• **WHAT IS ASKED**
Reproduce the Fahad Sheikh biography below in full, word for word, from its first line to its last.

• **EXTRACTED TEXT**
>>>

- Born: February 22, 1989 (age 37) Lahore, Punjab, Pakistan
- Occupation: Actor
- Years active: 2011–present
- Notable work: Jalan
- Spouse: Mehreen Sheikh (m. 2012)

= Fahad Sheikh =

Pakistani actor and media personality (born 1989)

Fahad Sheikh is a Pakistani television actor, best known for his lead role as Ahmer in the 2020 ARY Digital television series Jalan. He was also seen in drama serial drama serial Azmaish and Dunk. Before Jalan he appeared in dramas such as Badbakht, Khudparast, and Bandish.

He was also seen in a short film "Nam Kya Rakha?" starring Hajra Yamin and Faizan Shaikh.

== Early life ==
Fahad was born in Lahore into a mixed Punjabi and Kashmiri (through his maternal grandmother) family. Before entering the entertainment industry he had played professional cricket, representing the Pakistan national under-19 team.

== Career ==
Fahad faced challenges early on in his career due to criticisms about his height, Urdu pronunciation and demeanor. His break came with his role in the drama Jalan, which led to subsequent acting offers in Pakistani television. Before starting his career as an actor, Fahad hosted Gyara Number, a television show in Lahore and was managing his clothing business. Fahad attributes much of his success to the guidance and support of Fahad Mustafa, who has acted as a mentor, helping him navigate the industry.

<<<

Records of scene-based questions
>>>

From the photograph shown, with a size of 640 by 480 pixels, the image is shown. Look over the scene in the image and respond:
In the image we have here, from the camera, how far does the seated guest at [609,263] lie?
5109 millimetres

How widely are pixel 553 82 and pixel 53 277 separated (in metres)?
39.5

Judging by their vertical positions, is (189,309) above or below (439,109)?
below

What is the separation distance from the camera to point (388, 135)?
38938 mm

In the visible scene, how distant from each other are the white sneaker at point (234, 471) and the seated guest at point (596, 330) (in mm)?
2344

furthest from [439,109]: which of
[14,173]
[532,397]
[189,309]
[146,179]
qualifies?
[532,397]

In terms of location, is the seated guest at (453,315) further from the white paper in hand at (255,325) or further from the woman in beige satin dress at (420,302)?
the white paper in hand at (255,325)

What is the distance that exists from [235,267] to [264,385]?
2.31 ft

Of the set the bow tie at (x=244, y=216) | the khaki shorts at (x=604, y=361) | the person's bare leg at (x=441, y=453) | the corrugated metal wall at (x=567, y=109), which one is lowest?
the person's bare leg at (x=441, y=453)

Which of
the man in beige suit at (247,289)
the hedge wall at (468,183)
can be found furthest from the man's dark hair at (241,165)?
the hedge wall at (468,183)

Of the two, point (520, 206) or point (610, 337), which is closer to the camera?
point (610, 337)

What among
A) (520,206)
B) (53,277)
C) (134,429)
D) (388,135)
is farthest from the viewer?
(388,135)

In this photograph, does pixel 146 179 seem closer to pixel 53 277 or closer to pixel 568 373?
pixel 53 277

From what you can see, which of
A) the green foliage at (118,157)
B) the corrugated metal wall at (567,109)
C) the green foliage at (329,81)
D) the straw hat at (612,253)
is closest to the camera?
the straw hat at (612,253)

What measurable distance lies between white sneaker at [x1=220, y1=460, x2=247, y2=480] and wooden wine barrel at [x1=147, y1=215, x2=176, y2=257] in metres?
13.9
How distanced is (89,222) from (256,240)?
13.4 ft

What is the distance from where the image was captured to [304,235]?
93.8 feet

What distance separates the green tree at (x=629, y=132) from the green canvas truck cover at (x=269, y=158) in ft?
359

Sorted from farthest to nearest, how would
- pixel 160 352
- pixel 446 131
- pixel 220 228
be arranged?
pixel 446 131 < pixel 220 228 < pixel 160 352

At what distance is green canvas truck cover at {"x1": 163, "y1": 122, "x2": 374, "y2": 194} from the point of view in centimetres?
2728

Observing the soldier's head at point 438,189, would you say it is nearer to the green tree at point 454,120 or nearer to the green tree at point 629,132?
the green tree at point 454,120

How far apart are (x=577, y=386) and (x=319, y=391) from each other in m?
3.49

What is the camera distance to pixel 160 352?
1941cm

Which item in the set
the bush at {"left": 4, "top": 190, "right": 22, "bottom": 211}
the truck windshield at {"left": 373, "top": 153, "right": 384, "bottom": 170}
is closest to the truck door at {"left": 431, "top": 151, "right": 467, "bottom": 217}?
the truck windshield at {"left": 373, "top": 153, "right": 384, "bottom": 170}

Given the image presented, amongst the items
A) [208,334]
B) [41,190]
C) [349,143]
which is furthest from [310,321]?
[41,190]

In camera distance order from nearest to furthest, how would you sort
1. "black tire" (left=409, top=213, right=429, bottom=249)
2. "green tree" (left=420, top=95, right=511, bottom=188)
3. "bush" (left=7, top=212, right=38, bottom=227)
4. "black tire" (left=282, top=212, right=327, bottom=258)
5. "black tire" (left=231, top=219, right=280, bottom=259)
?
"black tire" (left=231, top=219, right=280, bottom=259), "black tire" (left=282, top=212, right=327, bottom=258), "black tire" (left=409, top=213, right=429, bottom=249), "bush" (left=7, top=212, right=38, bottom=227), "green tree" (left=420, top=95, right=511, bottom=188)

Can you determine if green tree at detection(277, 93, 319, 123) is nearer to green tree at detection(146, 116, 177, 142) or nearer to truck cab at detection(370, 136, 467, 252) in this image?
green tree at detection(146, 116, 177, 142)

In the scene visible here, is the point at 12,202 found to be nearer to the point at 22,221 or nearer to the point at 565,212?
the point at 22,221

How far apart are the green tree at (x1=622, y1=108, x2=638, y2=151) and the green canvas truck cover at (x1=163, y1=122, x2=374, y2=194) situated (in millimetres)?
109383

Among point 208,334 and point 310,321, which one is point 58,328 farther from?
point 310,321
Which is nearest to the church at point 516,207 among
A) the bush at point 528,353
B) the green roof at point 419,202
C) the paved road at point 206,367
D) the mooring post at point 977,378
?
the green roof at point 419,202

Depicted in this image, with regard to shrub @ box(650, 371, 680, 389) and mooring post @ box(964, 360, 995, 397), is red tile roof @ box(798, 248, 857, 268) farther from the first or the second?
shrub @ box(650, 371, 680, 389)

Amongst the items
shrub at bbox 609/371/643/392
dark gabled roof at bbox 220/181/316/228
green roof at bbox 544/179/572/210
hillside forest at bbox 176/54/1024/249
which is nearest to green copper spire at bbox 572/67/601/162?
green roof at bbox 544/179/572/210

<<<

• **COMPLETE RESPONSE**
- Born: February 22, 1989 (age 37) Lahore, Punjab, Pakistan
- Occupation: Actor
- Years active: 2011–present
- Notable work: Jalan
- Spouse: Mehreen Sheikh (m. 2012)

= Fahad Sheikh =

Pakistani actor and media personality (born 1989)

Fahad Sheikh is a Pakistani television actor, best known for his lead role as Ahmer in the 2020 ARY Digital television series Jalan. He was also seen in drama serial drama serial Azmaish and Dunk. Before Jalan he appeared in dramas such as Badbakht, Khudparast, and Bandish.

He was also seen in a short film "Nam Kya Rakha?" starring Hajra Yamin and Faizan Shaikh.

== Early life ==
Fahad was born in Lahore into a mixed Punjabi and Kashmiri (through his maternal grandmother) family. Before entering the entertainment industry he had played professional cricket, representing the Pakistan national under-19 team.

== Career ==
Fahad faced challenges early on in his career due to criticisms about his height, Urdu pronunciation and demeanor. His break came with his role in the drama Jalan, which led to subsequent acting offers in Pakistani television. Before starting his career as an actor, Fahad hosted Gyara Number, a television show in Lahore and was managing his clothing business. Fahad attributes much of his success to the guidance and support of Fahad Mustafa, who has acted as a mentor, helping him navigate the industry.